The Slovenia Times

Key to Success: Public, Private Sector Should Not be "Enemies"



Reorganising Public Sector was the "again" the key topic. But how, when, how we will do it? This was the challenge for Boris Koprivnikar, Minister of Public Administration of the Republic of Slovenia,Tomaž Lanišek, MBA, General Manager OEM Europe & CIS, Knauf Insulation Slovenija and mag. Branko Žibret, MBA, Managing Partner for Eastern Europe, A.T. Kearney, an analytical and practical view on how to create a more efficient public administration.

But the key message definitely came from Jaka Repanšek, chair of the AmCham Intellectual Property Committee, who highlighted the achievements of our athletes. By wearing a ski-jumping hat on Shrove Tuesday (people traditionally dress up and join a carnival on that day in Slovenia) he paid tribute to Peter Prevc, who flew over a quarter of a kilometer on Saturday. As an interesting fact, Repanšek added that Peter Prevc is a member of the Slovenian police force and as such, a public servant. He further added: "A public administration official, Tina Maze, won two gold and one silver medal at the World Ski Championship. A nation with only two million inhabitants has super-powers in several sporting disciplines. This allows us to think about what we can achieve in other areas. These sportsmen can teach us that success, individual or societal, in a competitive environment, is dependent on our responsiveness and flexibility."

Repanšek further pointed out the importance of bridging the divides between US and YOU. "By that, I am talking about the divisions between us - the business sector, and them - the public sector, and vice versa. Such splits are extremely counter-productive for the nation with a number of inhabitants, which equals that of a major European city." 

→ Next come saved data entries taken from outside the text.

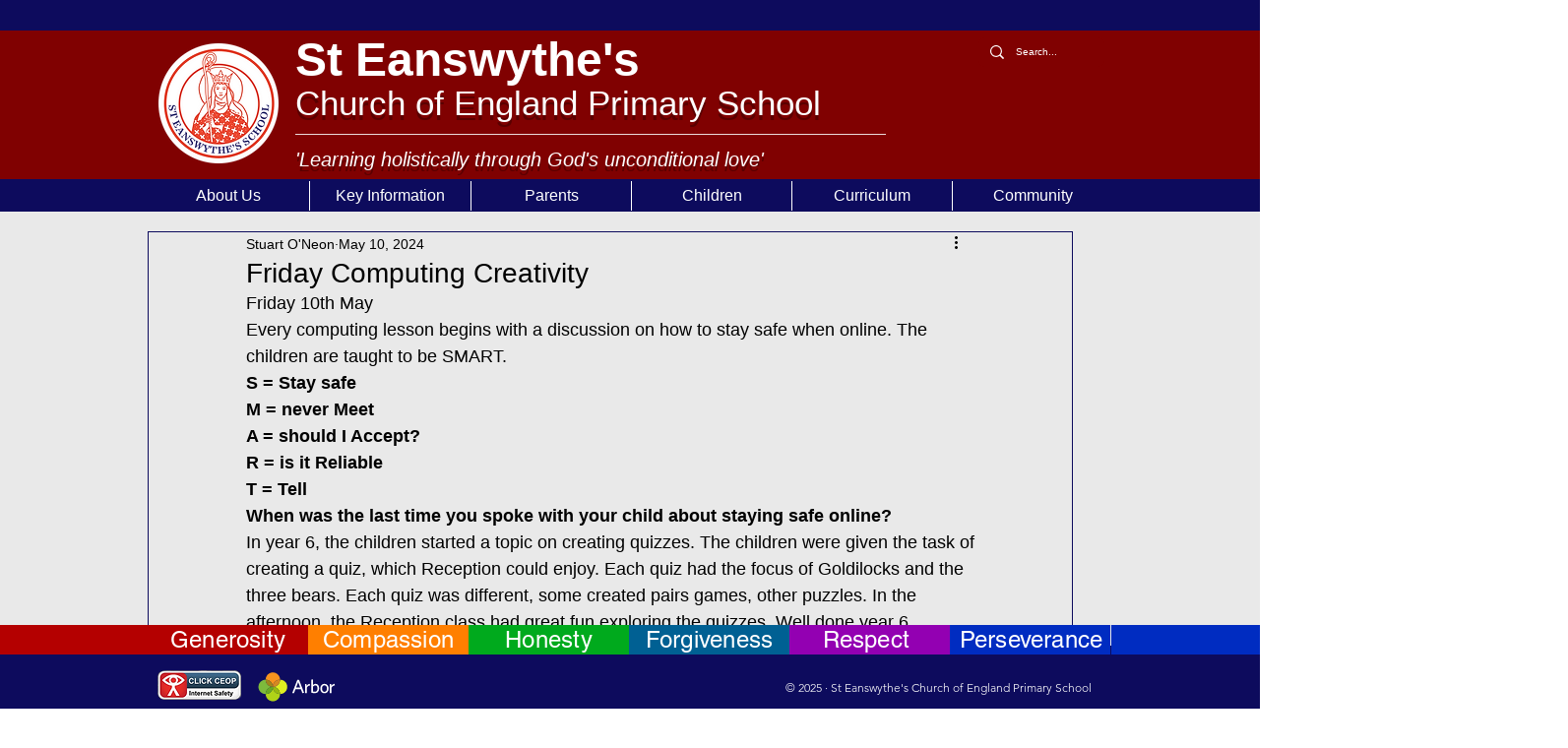

--- FILE ---
content_type: text/css; charset=utf-8
request_url: https://www.st-eanswythes.kent.sch.uk/_serverless/pro-gallery-css-v4-server/layoutCss?ver=2&id=2h8ds248-not-scoped&items=3502_3264_2448%7C3416_3264_2448%7C3526_3264_2448%7C3371_3264_2448%7C3508_3264_2448%7C3511_3264_2448%7C3439_3264_2448%7C3350_3264_2448%7C3571_3264_2448%7C3433_3264_2448%7C3656_3264_2448%7C3635_3264_2448%7C3584_3264_2448%7C3617_3264_2448%7C3528_3264_2448%7C3417_3264_2448%7C3603_3264_2448%7C3568_3264_2448%7C3490_3264_2448%7C3631_3264_2448&container=1024_740_8523_720&options=gallerySizeType:px%7CenableInfiniteScroll:true%7CtitlePlacement:SHOW_ON_HOVER%7CgridStyle:1%7CimageMargin:5%7CgalleryLayout:2%7CisVertical:true%7CnumberOfImagesPerRow:3%7CgallerySizePx:300%7CcubeRatio:1%7CcubeType:fill%7CgalleryThumbnailsAlignment:none
body_size: -116
content:
#pro-gallery-2h8ds248-not-scoped [data-hook="item-container"][data-idx="0"].gallery-item-container{opacity: 1 !important;display: block !important;transition: opacity .2s ease !important;top: 0px !important;left: 0px !important;right: auto !important;height: 243px !important;width: 243px !important;} #pro-gallery-2h8ds248-not-scoped [data-hook="item-container"][data-idx="0"] .gallery-item-common-info-outer{height: 100% !important;} #pro-gallery-2h8ds248-not-scoped [data-hook="item-container"][data-idx="0"] .gallery-item-common-info{height: 100% !important;width: 100% !important;} #pro-gallery-2h8ds248-not-scoped [data-hook="item-container"][data-idx="0"] .gallery-item-wrapper{width: 243px !important;height: 243px !important;margin: 0 !important;} #pro-gallery-2h8ds248-not-scoped [data-hook="item-container"][data-idx="0"] .gallery-item-content{width: 243px !important;height: 243px !important;margin: 0px 0px !important;opacity: 1 !important;} #pro-gallery-2h8ds248-not-scoped [data-hook="item-container"][data-idx="0"] .gallery-item-hover{width: 243px !important;height: 243px !important;opacity: 1 !important;} #pro-gallery-2h8ds248-not-scoped [data-hook="item-container"][data-idx="0"] .item-hover-flex-container{width: 243px !important;height: 243px !important;margin: 0px 0px !important;opacity: 1 !important;} #pro-gallery-2h8ds248-not-scoped [data-hook="item-container"][data-idx="0"] .gallery-item-wrapper img{width: 100% !important;height: 100% !important;opacity: 1 !important;} #pro-gallery-2h8ds248-not-scoped [data-hook="item-container"][data-idx="1"].gallery-item-container{opacity: 1 !important;display: block !important;transition: opacity .2s ease !important;top: 0px !important;left: 248px !important;right: auto !important;height: 243px !important;width: 244px !important;} #pro-gallery-2h8ds248-not-scoped [data-hook="item-container"][data-idx="1"] .gallery-item-common-info-outer{height: 100% !important;} #pro-gallery-2h8ds248-not-scoped [data-hook="item-container"][data-idx="1"] .gallery-item-common-info{height: 100% !important;width: 100% !important;} #pro-gallery-2h8ds248-not-scoped [data-hook="item-container"][data-idx="1"] .gallery-item-wrapper{width: 244px !important;height: 243px !important;margin: 0 !important;} #pro-gallery-2h8ds248-not-scoped [data-hook="item-container"][data-idx="1"] .gallery-item-content{width: 244px !important;height: 243px !important;margin: 0px 0px !important;opacity: 1 !important;} #pro-gallery-2h8ds248-not-scoped [data-hook="item-container"][data-idx="1"] .gallery-item-hover{width: 244px !important;height: 243px !important;opacity: 1 !important;} #pro-gallery-2h8ds248-not-scoped [data-hook="item-container"][data-idx="1"] .item-hover-flex-container{width: 244px !important;height: 243px !important;margin: 0px 0px !important;opacity: 1 !important;} #pro-gallery-2h8ds248-not-scoped [data-hook="item-container"][data-idx="1"] .gallery-item-wrapper img{width: 100% !important;height: 100% !important;opacity: 1 !important;} #pro-gallery-2h8ds248-not-scoped [data-hook="item-container"][data-idx="2"].gallery-item-container{opacity: 1 !important;display: block !important;transition: opacity .2s ease !important;top: 0px !important;left: 497px !important;right: auto !important;height: 243px !important;width: 243px !important;} #pro-gallery-2h8ds248-not-scoped [data-hook="item-container"][data-idx="2"] .gallery-item-common-info-outer{height: 100% !important;} #pro-gallery-2h8ds248-not-scoped [data-hook="item-container"][data-idx="2"] .gallery-item-common-info{height: 100% !important;width: 100% !important;} #pro-gallery-2h8ds248-not-scoped [data-hook="item-container"][data-idx="2"] .gallery-item-wrapper{width: 243px !important;height: 243px !important;margin: 0 !important;} #pro-gallery-2h8ds248-not-scoped [data-hook="item-container"][data-idx="2"] .gallery-item-content{width: 243px !important;height: 243px !important;margin: 0px 0px !important;opacity: 1 !important;} #pro-gallery-2h8ds248-not-scoped [data-hook="item-container"][data-idx="2"] .gallery-item-hover{width: 243px !important;height: 243px !important;opacity: 1 !important;} #pro-gallery-2h8ds248-not-scoped [data-hook="item-container"][data-idx="2"] .item-hover-flex-container{width: 243px !important;height: 243px !important;margin: 0px 0px !important;opacity: 1 !important;} #pro-gallery-2h8ds248-not-scoped [data-hook="item-container"][data-idx="2"] .gallery-item-wrapper img{width: 100% !important;height: 100% !important;opacity: 1 !important;} #pro-gallery-2h8ds248-not-scoped [data-hook="item-container"][data-idx="3"]{display: none !important;} #pro-gallery-2h8ds248-not-scoped [data-hook="item-container"][data-idx="4"]{display: none !important;} #pro-gallery-2h8ds248-not-scoped [data-hook="item-container"][data-idx="5"]{display: none !important;} #pro-gallery-2h8ds248-not-scoped [data-hook="item-container"][data-idx="6"]{display: none !important;} #pro-gallery-2h8ds248-not-scoped [data-hook="item-container"][data-idx="7"]{display: none !important;} #pro-gallery-2h8ds248-not-scoped [data-hook="item-container"][data-idx="8"]{display: none !important;} #pro-gallery-2h8ds248-not-scoped [data-hook="item-container"][data-idx="9"]{display: none !important;} #pro-gallery-2h8ds248-not-scoped [data-hook="item-container"][data-idx="10"]{display: none !important;} #pro-gallery-2h8ds248-not-scoped [data-hook="item-container"][data-idx="11"]{display: none !important;} #pro-gallery-2h8ds248-not-scoped [data-hook="item-container"][data-idx="12"]{display: none !important;} #pro-gallery-2h8ds248-not-scoped [data-hook="item-container"][data-idx="13"]{display: none !important;} #pro-gallery-2h8ds248-not-scoped [data-hook="item-container"][data-idx="14"]{display: none !important;} #pro-gallery-2h8ds248-not-scoped [data-hook="item-container"][data-idx="15"]{display: none !important;} #pro-gallery-2h8ds248-not-scoped [data-hook="item-container"][data-idx="16"]{display: none !important;} #pro-gallery-2h8ds248-not-scoped [data-hook="item-container"][data-idx="17"]{display: none !important;} #pro-gallery-2h8ds248-not-scoped [data-hook="item-container"][data-idx="18"]{display: none !important;} #pro-gallery-2h8ds248-not-scoped [data-hook="item-container"][data-idx="19"]{display: none !important;} #pro-gallery-2h8ds248-not-scoped .pro-gallery-prerender{height:1731px !important;}#pro-gallery-2h8ds248-not-scoped {height:1731px !important; width:740px !important;}#pro-gallery-2h8ds248-not-scoped .pro-gallery-margin-container {height:1731px !important;}#pro-gallery-2h8ds248-not-scoped .pro-gallery {height:1731px !important; width:740px !important;}#pro-gallery-2h8ds248-not-scoped .pro-gallery-parent-container {height:1731px !important; width:745px !important;}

Minister Koprivnikar agreed that the state should be run as a company, but he also said that running the state was a much more complex job: "When you run the state you have the public opinion, trade unions, civil society...".

The debate, which called for effective public administration as a condition for a successful economy, also heard Branko Žibret of AT Kearney, who compared the public and the real sectors, saying that their goal was the same; while the company served its clients the state served the citizens.

Žibret disagreed with the view that the state did not have competition, arguing that competition between countries was strong and that lagging behind could be measured in brain drain.

The minister said he would like to peg earnings of public employees to performance, but that measures for the assessment of their work and clear goals should be set up first and that the employees should be motivated to attain goals.

Meanwhile, Žibret acknowledged that the situation in the public sector was improving, which was echoed by the boss of Knauf Insulation Tomaž Lanišek, who said he had a positive experience with regard to one of the company's investments.

But Lanišek also complained of rigid and impractical rules and laws that he said public employees cannot bypass even when being cooperative.

Koprivnikar agreed that the rules needed changing, but also said that changing legislation or rules took a lot of time, while "panic fear" of changes blocked development.

While high taxes are often cited as one of Slovenia's problems, Lanišek said they were not the biggest obstacle for businesses. He said that more vital concern for foreign as well as domestic companies was the infrastructure and a predictable environment.

Žibret's main complaint against the public sector is inadequate management, with Koprivnikar agreeing that it focused too much on processes instead of goals. He said that Slovenians were very good at writing strategies but less good in implementing them.